What the task requires: How many lines of the data below contain the string "point"? Reply with only the count.

[Spatial reasoning question records]
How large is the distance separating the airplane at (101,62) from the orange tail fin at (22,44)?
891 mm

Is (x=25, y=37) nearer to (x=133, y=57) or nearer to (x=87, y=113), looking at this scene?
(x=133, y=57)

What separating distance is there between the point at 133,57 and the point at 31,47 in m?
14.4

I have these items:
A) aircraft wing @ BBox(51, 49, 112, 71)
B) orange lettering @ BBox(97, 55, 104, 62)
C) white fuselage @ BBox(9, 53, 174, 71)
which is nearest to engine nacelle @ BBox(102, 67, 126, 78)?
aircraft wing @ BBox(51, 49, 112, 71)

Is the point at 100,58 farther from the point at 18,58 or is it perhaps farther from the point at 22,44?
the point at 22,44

--

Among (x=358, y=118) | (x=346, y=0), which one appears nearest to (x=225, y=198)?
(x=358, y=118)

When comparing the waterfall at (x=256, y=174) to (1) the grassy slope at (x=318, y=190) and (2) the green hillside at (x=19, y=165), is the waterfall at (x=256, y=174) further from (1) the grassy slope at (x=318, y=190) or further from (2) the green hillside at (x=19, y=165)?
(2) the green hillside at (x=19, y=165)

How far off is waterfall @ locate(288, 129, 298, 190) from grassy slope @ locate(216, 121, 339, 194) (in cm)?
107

Response below: 3